_Given task_
Display every line in the rows below that contains the string "instances", copying each such line in full.

Start of Source material

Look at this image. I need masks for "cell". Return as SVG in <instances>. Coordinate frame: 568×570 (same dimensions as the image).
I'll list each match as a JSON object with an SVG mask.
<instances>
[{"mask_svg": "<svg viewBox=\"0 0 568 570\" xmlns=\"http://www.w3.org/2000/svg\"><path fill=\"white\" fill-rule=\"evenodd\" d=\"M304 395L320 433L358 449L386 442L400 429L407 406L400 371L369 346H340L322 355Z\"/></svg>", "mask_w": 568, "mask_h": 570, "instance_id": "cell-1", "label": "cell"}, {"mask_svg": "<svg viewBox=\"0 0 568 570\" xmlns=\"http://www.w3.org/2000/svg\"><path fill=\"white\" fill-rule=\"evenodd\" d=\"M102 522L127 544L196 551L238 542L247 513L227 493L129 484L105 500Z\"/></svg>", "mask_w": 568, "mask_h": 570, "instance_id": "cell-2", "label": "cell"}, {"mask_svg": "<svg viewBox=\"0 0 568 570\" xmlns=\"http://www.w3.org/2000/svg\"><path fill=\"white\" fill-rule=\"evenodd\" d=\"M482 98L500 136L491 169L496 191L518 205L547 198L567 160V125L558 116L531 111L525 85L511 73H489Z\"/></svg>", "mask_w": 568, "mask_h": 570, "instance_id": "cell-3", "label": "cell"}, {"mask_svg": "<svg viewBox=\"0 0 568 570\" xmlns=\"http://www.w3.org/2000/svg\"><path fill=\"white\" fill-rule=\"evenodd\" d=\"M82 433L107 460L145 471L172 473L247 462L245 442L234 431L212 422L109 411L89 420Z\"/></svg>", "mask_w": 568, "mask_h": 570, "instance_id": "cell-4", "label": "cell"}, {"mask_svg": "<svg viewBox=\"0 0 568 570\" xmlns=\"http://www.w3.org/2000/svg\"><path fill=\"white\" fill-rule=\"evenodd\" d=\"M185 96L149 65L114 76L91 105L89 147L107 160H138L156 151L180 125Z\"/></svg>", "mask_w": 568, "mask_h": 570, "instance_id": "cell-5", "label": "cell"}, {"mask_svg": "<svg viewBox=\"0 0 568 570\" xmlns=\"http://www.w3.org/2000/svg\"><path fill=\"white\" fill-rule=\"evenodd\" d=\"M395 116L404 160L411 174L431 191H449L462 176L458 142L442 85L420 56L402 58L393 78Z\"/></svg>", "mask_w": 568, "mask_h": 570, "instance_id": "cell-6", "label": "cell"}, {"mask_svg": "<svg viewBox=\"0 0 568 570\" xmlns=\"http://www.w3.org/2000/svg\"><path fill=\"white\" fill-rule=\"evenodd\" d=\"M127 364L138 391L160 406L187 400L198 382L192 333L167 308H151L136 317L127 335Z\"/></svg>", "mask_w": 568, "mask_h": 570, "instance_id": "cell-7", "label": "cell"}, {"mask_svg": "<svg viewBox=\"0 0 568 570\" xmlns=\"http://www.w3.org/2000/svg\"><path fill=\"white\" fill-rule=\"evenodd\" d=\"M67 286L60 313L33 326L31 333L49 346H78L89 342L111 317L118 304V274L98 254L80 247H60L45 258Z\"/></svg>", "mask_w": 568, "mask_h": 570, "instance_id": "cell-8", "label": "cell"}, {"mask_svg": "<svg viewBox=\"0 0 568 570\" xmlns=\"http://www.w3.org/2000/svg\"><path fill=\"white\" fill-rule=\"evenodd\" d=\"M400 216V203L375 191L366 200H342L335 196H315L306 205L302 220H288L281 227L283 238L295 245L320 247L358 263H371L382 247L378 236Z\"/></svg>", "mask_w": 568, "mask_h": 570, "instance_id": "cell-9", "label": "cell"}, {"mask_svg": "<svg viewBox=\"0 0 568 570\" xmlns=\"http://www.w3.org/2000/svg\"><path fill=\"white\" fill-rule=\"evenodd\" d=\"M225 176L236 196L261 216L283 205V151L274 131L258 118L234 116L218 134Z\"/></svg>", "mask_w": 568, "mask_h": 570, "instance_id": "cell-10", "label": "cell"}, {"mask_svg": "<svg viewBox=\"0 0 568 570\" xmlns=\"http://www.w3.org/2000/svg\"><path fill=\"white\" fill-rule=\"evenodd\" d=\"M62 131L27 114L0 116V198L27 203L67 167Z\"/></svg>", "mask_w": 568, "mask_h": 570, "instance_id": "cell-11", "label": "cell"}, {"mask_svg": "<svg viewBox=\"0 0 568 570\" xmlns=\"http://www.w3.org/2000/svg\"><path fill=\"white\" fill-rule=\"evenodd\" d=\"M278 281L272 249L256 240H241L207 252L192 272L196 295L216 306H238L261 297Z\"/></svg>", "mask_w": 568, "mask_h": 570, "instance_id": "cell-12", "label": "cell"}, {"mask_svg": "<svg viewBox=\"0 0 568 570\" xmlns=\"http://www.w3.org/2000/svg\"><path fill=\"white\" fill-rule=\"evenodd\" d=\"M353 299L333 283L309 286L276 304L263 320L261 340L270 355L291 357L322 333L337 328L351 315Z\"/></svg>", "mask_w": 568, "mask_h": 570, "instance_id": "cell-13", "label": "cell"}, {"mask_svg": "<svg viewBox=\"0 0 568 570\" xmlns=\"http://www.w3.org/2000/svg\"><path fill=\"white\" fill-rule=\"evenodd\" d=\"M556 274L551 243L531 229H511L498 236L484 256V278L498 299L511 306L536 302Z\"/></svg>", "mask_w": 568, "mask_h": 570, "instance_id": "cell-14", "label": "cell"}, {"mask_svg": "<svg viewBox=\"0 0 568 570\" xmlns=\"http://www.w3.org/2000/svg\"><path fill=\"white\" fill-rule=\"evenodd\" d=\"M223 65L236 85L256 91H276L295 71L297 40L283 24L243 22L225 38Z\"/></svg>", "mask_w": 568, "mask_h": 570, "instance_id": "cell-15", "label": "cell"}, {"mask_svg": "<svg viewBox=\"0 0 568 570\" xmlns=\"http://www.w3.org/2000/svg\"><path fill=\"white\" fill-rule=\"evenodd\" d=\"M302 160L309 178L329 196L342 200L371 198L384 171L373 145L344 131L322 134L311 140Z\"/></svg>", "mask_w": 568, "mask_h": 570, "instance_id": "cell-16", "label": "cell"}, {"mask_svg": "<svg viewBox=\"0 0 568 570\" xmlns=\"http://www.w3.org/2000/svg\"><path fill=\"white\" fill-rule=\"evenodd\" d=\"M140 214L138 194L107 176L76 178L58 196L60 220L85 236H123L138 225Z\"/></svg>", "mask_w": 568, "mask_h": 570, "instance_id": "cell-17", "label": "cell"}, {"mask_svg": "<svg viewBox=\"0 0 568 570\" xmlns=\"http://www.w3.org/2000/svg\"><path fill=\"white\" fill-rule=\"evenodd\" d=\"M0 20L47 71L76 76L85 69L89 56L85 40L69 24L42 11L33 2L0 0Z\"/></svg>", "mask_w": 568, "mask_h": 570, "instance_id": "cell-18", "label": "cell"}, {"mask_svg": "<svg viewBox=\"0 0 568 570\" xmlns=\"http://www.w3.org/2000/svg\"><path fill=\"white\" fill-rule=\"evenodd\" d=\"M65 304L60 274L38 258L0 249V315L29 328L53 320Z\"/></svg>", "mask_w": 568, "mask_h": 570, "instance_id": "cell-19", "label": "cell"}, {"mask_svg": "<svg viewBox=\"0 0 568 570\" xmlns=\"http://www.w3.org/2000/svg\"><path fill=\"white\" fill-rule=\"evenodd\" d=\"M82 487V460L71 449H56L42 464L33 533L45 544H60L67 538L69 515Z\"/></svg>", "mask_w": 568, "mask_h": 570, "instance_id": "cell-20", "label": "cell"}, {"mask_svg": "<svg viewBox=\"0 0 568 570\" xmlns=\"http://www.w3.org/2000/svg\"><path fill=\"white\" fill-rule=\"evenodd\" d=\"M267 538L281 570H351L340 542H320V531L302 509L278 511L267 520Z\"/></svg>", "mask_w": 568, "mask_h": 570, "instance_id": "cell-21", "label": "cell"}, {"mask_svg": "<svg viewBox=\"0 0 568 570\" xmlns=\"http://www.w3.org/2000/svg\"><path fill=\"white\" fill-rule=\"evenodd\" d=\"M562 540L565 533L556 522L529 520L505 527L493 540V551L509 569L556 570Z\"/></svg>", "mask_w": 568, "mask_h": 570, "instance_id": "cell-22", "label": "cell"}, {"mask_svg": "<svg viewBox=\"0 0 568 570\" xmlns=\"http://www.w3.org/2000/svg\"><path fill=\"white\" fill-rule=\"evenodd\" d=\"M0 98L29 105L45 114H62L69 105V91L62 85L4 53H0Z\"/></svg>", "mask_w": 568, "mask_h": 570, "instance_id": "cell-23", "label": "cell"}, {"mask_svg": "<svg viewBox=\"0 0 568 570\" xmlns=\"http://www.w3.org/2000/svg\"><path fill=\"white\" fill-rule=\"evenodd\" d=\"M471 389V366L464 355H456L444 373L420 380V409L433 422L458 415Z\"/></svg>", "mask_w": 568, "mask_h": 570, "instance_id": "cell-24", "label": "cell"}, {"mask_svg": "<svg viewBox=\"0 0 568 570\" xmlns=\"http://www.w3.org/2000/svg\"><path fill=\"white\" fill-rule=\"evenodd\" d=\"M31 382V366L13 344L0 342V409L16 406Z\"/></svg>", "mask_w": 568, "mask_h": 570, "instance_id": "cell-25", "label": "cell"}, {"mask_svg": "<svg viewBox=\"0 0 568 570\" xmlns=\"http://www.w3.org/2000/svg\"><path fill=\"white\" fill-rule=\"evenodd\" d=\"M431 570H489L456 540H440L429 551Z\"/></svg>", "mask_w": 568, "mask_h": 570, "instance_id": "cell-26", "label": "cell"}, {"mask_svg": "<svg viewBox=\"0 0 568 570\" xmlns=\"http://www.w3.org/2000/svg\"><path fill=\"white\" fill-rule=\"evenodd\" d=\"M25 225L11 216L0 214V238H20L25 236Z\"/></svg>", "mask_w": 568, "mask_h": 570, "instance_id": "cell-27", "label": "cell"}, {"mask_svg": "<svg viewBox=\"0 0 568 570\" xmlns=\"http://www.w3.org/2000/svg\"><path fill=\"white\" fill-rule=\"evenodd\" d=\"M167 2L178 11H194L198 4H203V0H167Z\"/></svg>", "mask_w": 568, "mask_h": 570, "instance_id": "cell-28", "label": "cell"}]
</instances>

End of Source material

_Completed task_
Look at this image. I need masks for "cell". Return as SVG in <instances>. Coordinate frame: 568×570 (same dimensions as the image).
<instances>
</instances>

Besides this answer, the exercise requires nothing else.